TritonParse workflow consists of three main steps:

  1. Generate Traces - Capture Triton compilation events
  2. Parse Traces - Process raw logs into structured format
  3. Analyze Results - Visualize and explore using the web interface

🚀 Step 1: Generate Triton Trace Files

Basic Setup

First, integrate TritonParse into your Triton/PyTorch code:

import torch
import triton
import triton.language as tl

# === TritonParse initialization ===
import tritonparse.structured_logging

# Initialize structured logging to capture Triton compilation events
log_path = "./logs/"
tritonparse.structured_logging.init(log_path)
# === End TritonParse initialization ===

# Your original Triton/PyTorch code below...
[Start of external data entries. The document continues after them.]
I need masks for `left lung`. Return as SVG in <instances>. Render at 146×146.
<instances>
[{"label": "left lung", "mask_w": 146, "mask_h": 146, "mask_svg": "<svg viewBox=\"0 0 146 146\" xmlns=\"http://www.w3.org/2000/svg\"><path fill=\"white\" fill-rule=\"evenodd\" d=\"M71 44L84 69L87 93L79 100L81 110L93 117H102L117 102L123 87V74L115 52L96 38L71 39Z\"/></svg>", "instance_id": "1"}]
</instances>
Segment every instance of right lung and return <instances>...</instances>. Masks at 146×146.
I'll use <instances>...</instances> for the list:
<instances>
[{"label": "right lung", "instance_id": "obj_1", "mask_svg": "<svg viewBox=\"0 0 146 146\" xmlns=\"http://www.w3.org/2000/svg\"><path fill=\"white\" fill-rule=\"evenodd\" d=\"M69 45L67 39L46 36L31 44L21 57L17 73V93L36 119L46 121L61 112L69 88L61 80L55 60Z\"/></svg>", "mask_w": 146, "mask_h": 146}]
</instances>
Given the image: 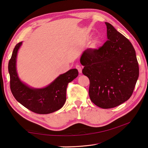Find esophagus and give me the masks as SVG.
<instances>
[{
  "label": "esophagus",
  "instance_id": "esophagus-1",
  "mask_svg": "<svg viewBox=\"0 0 148 148\" xmlns=\"http://www.w3.org/2000/svg\"><path fill=\"white\" fill-rule=\"evenodd\" d=\"M76 68H77V69H78V72H79V73H82V68L81 66L77 65V66H76Z\"/></svg>",
  "mask_w": 148,
  "mask_h": 148
}]
</instances>
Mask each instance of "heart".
Returning a JSON list of instances; mask_svg holds the SVG:
<instances>
[{"mask_svg":"<svg viewBox=\"0 0 148 148\" xmlns=\"http://www.w3.org/2000/svg\"><path fill=\"white\" fill-rule=\"evenodd\" d=\"M101 43V39L99 36H96L94 38L90 43V47L92 49H97L100 46Z\"/></svg>","mask_w":148,"mask_h":148,"instance_id":"obj_1","label":"heart"}]
</instances>
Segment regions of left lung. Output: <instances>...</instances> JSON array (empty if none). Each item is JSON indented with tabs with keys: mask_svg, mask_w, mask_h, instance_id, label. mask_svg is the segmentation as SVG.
I'll list each match as a JSON object with an SVG mask.
<instances>
[{
	"mask_svg": "<svg viewBox=\"0 0 148 148\" xmlns=\"http://www.w3.org/2000/svg\"><path fill=\"white\" fill-rule=\"evenodd\" d=\"M108 40L98 49H88L80 58L82 73L90 82L91 101L102 109L117 107L132 95L139 77L136 52L132 43L105 22Z\"/></svg>",
	"mask_w": 148,
	"mask_h": 148,
	"instance_id": "obj_1",
	"label": "left lung"
}]
</instances>
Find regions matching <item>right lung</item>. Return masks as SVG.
<instances>
[{
    "label": "right lung",
    "mask_w": 148,
    "mask_h": 148,
    "mask_svg": "<svg viewBox=\"0 0 148 148\" xmlns=\"http://www.w3.org/2000/svg\"><path fill=\"white\" fill-rule=\"evenodd\" d=\"M22 42L15 46L8 62L10 89L16 100L34 113L47 114L61 109L66 101L68 84L78 75V70L71 69L60 75L53 81L42 88H34L20 79L16 71L17 53Z\"/></svg>",
    "instance_id": "right-lung-1"
}]
</instances>
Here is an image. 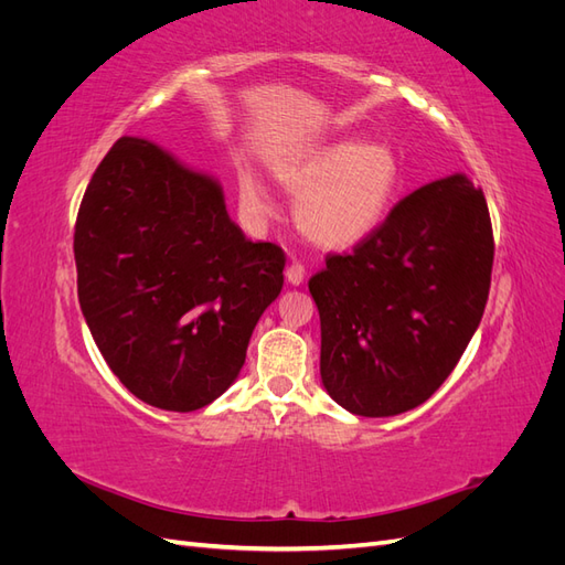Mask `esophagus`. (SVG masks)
<instances>
[{
	"label": "esophagus",
	"mask_w": 565,
	"mask_h": 565,
	"mask_svg": "<svg viewBox=\"0 0 565 565\" xmlns=\"http://www.w3.org/2000/svg\"><path fill=\"white\" fill-rule=\"evenodd\" d=\"M303 276H306V270H303V266H301V264H292V266H289V268L285 270V278H287V282H289V285H295V287H299V285L303 282Z\"/></svg>",
	"instance_id": "34e87169"
}]
</instances>
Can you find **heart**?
Here are the masks:
<instances>
[{"instance_id":"heart-1","label":"heart","mask_w":565,"mask_h":565,"mask_svg":"<svg viewBox=\"0 0 565 565\" xmlns=\"http://www.w3.org/2000/svg\"><path fill=\"white\" fill-rule=\"evenodd\" d=\"M270 172L297 195L295 221L320 249H349L377 228L403 185V156L388 141L339 136L278 158ZM241 202L256 216L273 212L268 188L252 172L241 174Z\"/></svg>"}]
</instances>
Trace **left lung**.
<instances>
[{
    "label": "left lung",
    "mask_w": 565,
    "mask_h": 565,
    "mask_svg": "<svg viewBox=\"0 0 565 565\" xmlns=\"http://www.w3.org/2000/svg\"><path fill=\"white\" fill-rule=\"evenodd\" d=\"M481 188L450 174L417 188L351 254L309 280L320 313V380L361 417L434 396L481 324L492 270Z\"/></svg>",
    "instance_id": "left-lung-1"
}]
</instances>
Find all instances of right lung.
Returning a JSON list of instances; mask_svg holds the SVG:
<instances>
[{
	"label": "right lung",
	"mask_w": 565,
	"mask_h": 565,
	"mask_svg": "<svg viewBox=\"0 0 565 565\" xmlns=\"http://www.w3.org/2000/svg\"><path fill=\"white\" fill-rule=\"evenodd\" d=\"M75 264L82 316L115 377L152 407L193 413L241 374L285 254L247 241L218 179L122 136L82 198Z\"/></svg>",
	"instance_id": "add662e5"
}]
</instances>
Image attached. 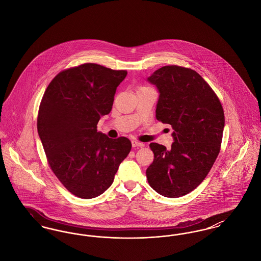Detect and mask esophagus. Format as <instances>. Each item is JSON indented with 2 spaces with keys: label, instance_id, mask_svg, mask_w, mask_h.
<instances>
[{
  "label": "esophagus",
  "instance_id": "34e87169",
  "mask_svg": "<svg viewBox=\"0 0 261 261\" xmlns=\"http://www.w3.org/2000/svg\"><path fill=\"white\" fill-rule=\"evenodd\" d=\"M132 147H133V148H143V147H144V144L141 143V142H139V141H136V140H133V141H132Z\"/></svg>",
  "mask_w": 261,
  "mask_h": 261
}]
</instances>
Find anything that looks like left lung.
Here are the masks:
<instances>
[{"instance_id":"1","label":"left lung","mask_w":261,"mask_h":261,"mask_svg":"<svg viewBox=\"0 0 261 261\" xmlns=\"http://www.w3.org/2000/svg\"><path fill=\"white\" fill-rule=\"evenodd\" d=\"M160 92L155 117L173 128L171 149L150 143L153 162L148 182L166 198H179L204 180L216 161L225 117L217 95L200 75L179 65H166L148 78Z\"/></svg>"}]
</instances>
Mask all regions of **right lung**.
Wrapping results in <instances>:
<instances>
[{
  "label": "right lung",
  "instance_id": "right-lung-1",
  "mask_svg": "<svg viewBox=\"0 0 261 261\" xmlns=\"http://www.w3.org/2000/svg\"><path fill=\"white\" fill-rule=\"evenodd\" d=\"M126 70L84 63L56 75L38 112V134L51 171L72 195L93 199L113 182L131 150L126 137L98 132L100 116L112 109Z\"/></svg>",
  "mask_w": 261,
  "mask_h": 261
}]
</instances>
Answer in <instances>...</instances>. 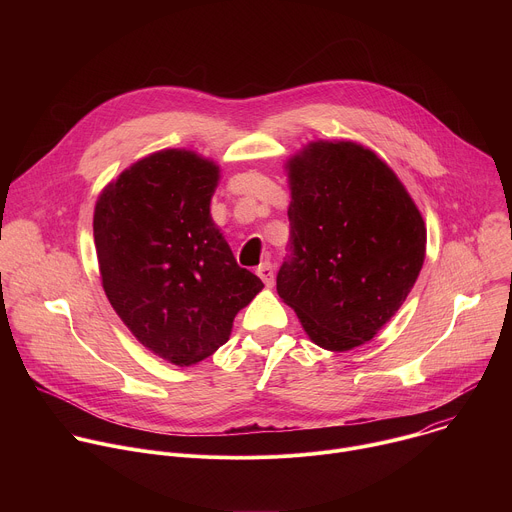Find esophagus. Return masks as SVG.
<instances>
[{"instance_id":"obj_1","label":"esophagus","mask_w":512,"mask_h":512,"mask_svg":"<svg viewBox=\"0 0 512 512\" xmlns=\"http://www.w3.org/2000/svg\"><path fill=\"white\" fill-rule=\"evenodd\" d=\"M257 275L263 279L265 285H271L273 283V265H271V261H263L257 267Z\"/></svg>"}]
</instances>
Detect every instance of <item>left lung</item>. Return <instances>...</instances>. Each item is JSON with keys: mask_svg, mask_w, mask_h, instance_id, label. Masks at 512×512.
I'll list each match as a JSON object with an SVG mask.
<instances>
[{"mask_svg": "<svg viewBox=\"0 0 512 512\" xmlns=\"http://www.w3.org/2000/svg\"><path fill=\"white\" fill-rule=\"evenodd\" d=\"M287 168L289 255L277 294L318 346L344 352L405 302L425 259L423 218L395 172L358 143H310Z\"/></svg>", "mask_w": 512, "mask_h": 512, "instance_id": "8db88e82", "label": "left lung"}]
</instances>
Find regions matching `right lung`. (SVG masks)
<instances>
[{"mask_svg":"<svg viewBox=\"0 0 512 512\" xmlns=\"http://www.w3.org/2000/svg\"><path fill=\"white\" fill-rule=\"evenodd\" d=\"M218 166L164 150L139 160L97 200L93 233L103 289L154 354L188 367L223 346L263 281L210 218Z\"/></svg>","mask_w":512,"mask_h":512,"instance_id":"obj_1","label":"right lung"}]
</instances>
Example: Complete Triton Kernel

Here's a complete example showing how to instrument a Triton kernel:

import torch
import triton
import triton.language as tl
import tritonparse.structured_logging
import tritonparse.utils

# Initialize logging
log_path = "./logs/"
tritonparse.structured_logging.init(log_path)

@triton.jit
def add_kernel(
    a_ptr,
    b_ptr,
    c_ptr,
    n_elements,
    BLOCK_SIZE: tl.constexpr,
):
    pid = tl.program_id(axis=0)
    block_start = pid * BLOCK_SIZE
    offsets = block_start + tl.arange(0, BLOCK_SIZE)
    mask = offsets < n_elements

    a = tl.load(a_ptr + offsets, mask=mask)
    b = tl.load(b_ptr + offsets, mask=mask)
    c = a + b
    tl.store(c_ptr + offsets, c, mask=mask)

def tensor_add(a, b):
    n_elements = a.numel()
    c = torch.empty_like(a)
    BLOCK_SIZE = 1024
    grid = (triton.cdiv(n_elements, BLOCK_SIZE),)
    add_kernel[grid](a, b, c, n_elements, BLOCK_SIZE)
    return c

# Example usage
if __name__ == "__main__":
    # Create test tensors
    a = torch.randn(1024, 1024, device="cuda", dtype=torch.float32)
    b = torch.randn(1024, 1024, device="cuda", dtype=torch.float32)
    
    # Execute kernel (this will be traced)
    c = tensor_add(a, b)
    
    # Parse the generated logs
    tritonparse.utils.unified_parse(
        source=log_path, 
        out="./parsed_output", 
        overwrite=True
    )

PyTorch 2.0 Integration

For PyTorch 2.0 compiled functions:

import torch
import tritonparse.structured_logging
import tritonparse.utils

# Initialize logging
log_path = "./logs/"
tritonparse.structured_logging.init(log_path)

def simple_add(a, b):
    return a + b

# Test with torch.compile
compiled_add = torch.compile(simple_add)

# Create test data
a = torch.randn(1024, 1024, device="cuda", dtype=torch.float32)
b = torch.randn(1024, 1024, device="cuda", dtype=torch.float32)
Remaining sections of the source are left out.